The impact of the Red Sea crisis on carbon emissions is particularly evident in a year-on-year comparison, with trades affected by diversions around the Cape of Good Hope experiencing a significant increase in emissions. The Far East to Mediterranean trade saw a 60.1% increase, while the backhaul trade rose by 46.3%. Conversely, trades unaffected by longer sailing distances around Africa showed a decrease in emissions compared to the previous year, with the US East Coast to Mediterranean backhaul recording the largest drop of 26.5%.
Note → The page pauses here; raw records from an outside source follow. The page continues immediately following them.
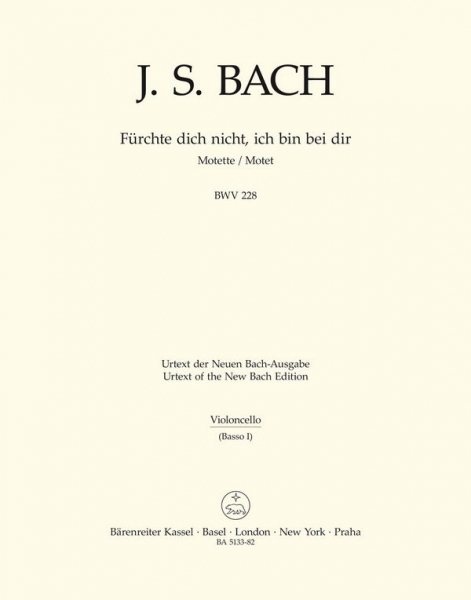 J. S. BACH

Fürchte dich nicht, ich bin bei dir
Motette / Motet

BWV 228

Urtext der Neuen Bach-Ausgabe
Urtext of the New Bach Edition

Violoncello
(Basso I)

Bärenreiter Kassel · Basel · London · New York · Praha
BA 5133-82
The increase in carbon emissions is also influenced by factors such as vessel speed and capacity. As carriers rush to meet demand and maximize profits, average sailing speeds have reached multi-year highs, contributing to higher emissions. Additionally, a decline in filling factors due to imbalanced trade volumes has led to an increase in emissions per tonne of cargo carried. The challenging conditions in the industry, including congestion, capacity constraints, and escalating freight rates, have shifted priorities away from carbon reduction efforts, highlighting the complex dynamics at play in the ocean container shipping sector.